## TEXT PROVIDED
----------
Dáil debates

Friday, 14 July 2017

Mental Health (Amendment) Bill 2017: Report and Final Stages

 

11:50 am

Photo of Richard Boyd BarrettRichard Boyd Barrett (Dún Laoghaire, People Before Profit Alliance) | Oireachtas source

I apologise because I will have to leave after my contribution. I have a meeting at 12 noon. I very much welcome the discussion. I also commend the Ceann Comhairle on his proposal that we would have the symposium in September. I commend Deputy James Browne on legislation that essentially takes us further towards removing the stigma regarding mental health and recognising the legitimacy of people having mental health problems and not dealing with them in the sort of cruel and inhumane way that was the case once upon a time. Today, notwithstanding that the reasons are often slightly different, the wrong approaches to dealing with mental health issues are still taken. I do not doubt the bona fides of people who spoke. I think all of us have been touched by this. I certainly have been touched, losing some very close friends to suicide. I believe all of us have an interest in resolving this issue.
----------
## ASSIGNED TASK 1
Summarize the Dáil contribution on the Mental Health (Amendment) Bill 2017 in two sentences.
## ASSIGNED TASK 2
Extend the Dáil contribution on the Mental Health (Amendment) Bill 2017, picking up after its final sentence.

[Stored data entries]
----------
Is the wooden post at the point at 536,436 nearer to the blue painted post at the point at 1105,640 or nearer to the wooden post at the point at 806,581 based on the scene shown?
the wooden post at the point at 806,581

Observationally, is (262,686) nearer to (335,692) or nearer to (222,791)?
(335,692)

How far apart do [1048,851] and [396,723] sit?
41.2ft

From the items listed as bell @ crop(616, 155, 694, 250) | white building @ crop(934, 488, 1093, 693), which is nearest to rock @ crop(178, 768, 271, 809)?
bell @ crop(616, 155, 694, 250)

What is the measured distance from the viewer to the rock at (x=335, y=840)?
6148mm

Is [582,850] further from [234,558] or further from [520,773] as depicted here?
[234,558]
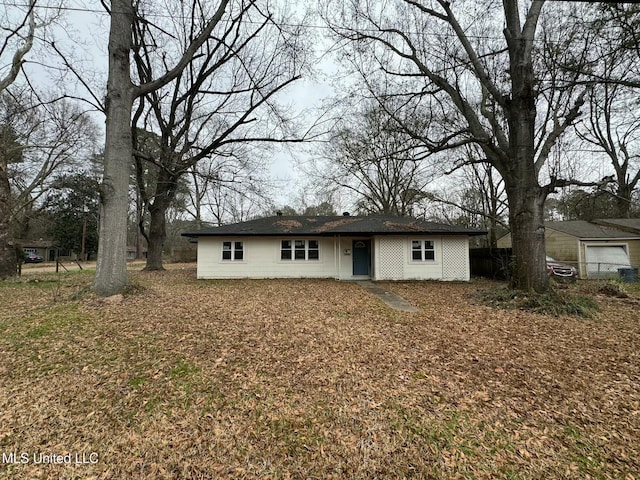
----------
## TASK RESULT 1
Richard Boyd Barrett says he must leave after speaking because of a noon meeting, welcomes the discussion, and commends the Ceann Comhairle's proposal for a September symposium and Deputy James Browne's legislation for taking the country further towards removing the stigma around mental health. He says wrong approaches to mental health issues are still taken today, mentions losing very close friends to suicide, and states that everyone has an interest in resolving the issue.

## TASK RESULT 2
I want to input something. I am a big fan of Sigmund Freud, having been a student of psychology in university, although not of everything he said. He was a revolutionary in that he was the first to move away from the schools of psychology that imagined that, if there was a mental illness, there was something fundamentally wrong with that person. There were schools of thought at the time that Freud was developing his theories that believed that nails should be hammered into certain parts of the heads of people with mental health issues. That was how barbaric it was. That went along with the schools of incarceration and dehumanisation and simply locking people away or categorising them as beyond the pale of mental normality. We have moved a long way from that, but there were a couple of absolutely critical things about Freud's revolutionary understanding of mental health without which we will not grasp how to deal with this issue.

He understood the absolutely critical importance of children and babies being nurtured and of their early relations. He understood that the essential character of the human mind was a conflict between two things. Those are the basic needs of a human being - what he called the instinctual drives or the id - and the superego, which were the conventions of society, the rules, the norms and the pressures. In the middle was the ego, that is, you or me, in between those two things. How that balance was reconciled between the basic needs of human beings and the pressures of society would determine the mental health or otherwise of a human being. He identified the basic instinctual drives that had to be met but were often frustrated by the pressures of society, including the need to eat, to drink, to have a roof over one's head, to reproduce and have sexual relations - basic things - and to interact with other human beings. This was absolutely essential to what we were. There was also the creative impulse, which was absolutely central to Freud's understanding of human psychology and health. He pointed out that when these drives were frustrated, and pressure was denied or negated, it caused problems.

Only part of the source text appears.